8 settembre 2018 - 16:36

Il Travel Photo Contest ad Alessandro Romito grazie agli aquiloni in volo su Tel Aviv

Il bresciano, 30 anni, di professione contabile, ha vinto il prestigioso premio: la foto è stata scattata con un Iphone8 poco prima di tornare a casa

di Alessandra Troncana

Alessandro Romito, 30 anni Alessandro Romito, 30 anni
shadow

Ramallah vista di notte, attraverso un vetro appannato e intriso di pioggia. Scarabocchi pacifisti in spray bianco — «War is over» — tra muri sbrecciati e relitti accartocciati, reti che segnano il confine sopra i vicoli di Hebron, rossetti sbavati nei club di Tel Aviv, bambini che giocano con le molotov sui marciapiedi. E la poesia nuda di quegli aquiloni che volano in equilibrio precario su una spiaggia di Tel Aviv: Alessandro Romito, 30 anni e un’ossessione per il bianco e nero, li ha fotografati con un i-Phone 8 qualche ora prima di tornare a casa. «Ho visto le proteste e la guerra tra le due popolazioni e mi sono chiesto: e se questi aerei fossero reali?».

Lo scatto ha appena vinto un premio di culto, il Travel Photo Contest 2018 del Washington Post. Bambini che vendono braccialetti nel salotto di casa mentre il padre ripara motorini, ribelli con le Converse, palestinesi in fila al check in e gli sherut per spostarsi da una trincea all’altra: lo scorso aprile, Romito, contabile in uno studio di Brescia, «fotografo di strada» (ipse dixit) e viaggiatore fuori e dentro di sé, ha vissuto dieci giorni in Israele.

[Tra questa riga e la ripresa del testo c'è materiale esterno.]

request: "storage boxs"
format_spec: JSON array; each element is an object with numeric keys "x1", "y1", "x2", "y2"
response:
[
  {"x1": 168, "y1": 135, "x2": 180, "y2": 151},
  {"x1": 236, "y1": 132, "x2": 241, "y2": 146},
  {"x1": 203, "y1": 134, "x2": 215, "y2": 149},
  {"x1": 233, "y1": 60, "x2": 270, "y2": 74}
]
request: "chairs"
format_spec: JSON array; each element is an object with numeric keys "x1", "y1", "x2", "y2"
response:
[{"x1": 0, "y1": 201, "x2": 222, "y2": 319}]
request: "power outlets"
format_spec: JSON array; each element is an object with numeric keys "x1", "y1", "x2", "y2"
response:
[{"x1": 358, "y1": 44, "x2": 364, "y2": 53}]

Tel Aviv, Betlemme, Hebron: «Fotografo da due anni. È la prima volta che faccio un viaggio così» dice. Il suo è reportage dall’indole artistica, espresso con la frugalità del bianco e nero (poche concessioni al colore) per far trapelare le inquietudini della guerra, l’infanzia perduta di chi è cresciuto in trincea e la poesia nuda di qualche aquilone che vola su una spiaggia. Dal Vangelo del semi-dio Cartier-Bresson: «Abbiamo l’abitudine di pensare, ma non si insegna alla gente a vedere». Romito ci ha provato: «Ogni volta che sento notizie da lì ho paura, anche se non è la mia guerra e non è il mio Paese — ha detto al Washington Post — . Perché l’ho visto, e voglio che gli altri realizzino com’è la situazione». Lontano dall’ego ipertrofico e narciso di certi reporter che si lasciano tentare dalla seduzione del ritocco, ha saputo contaminare il racconto crudo con il linguaggio dell’arte: «Mi piacerebbe esporre le mie foto in città, sto cercando lo spazio giusto».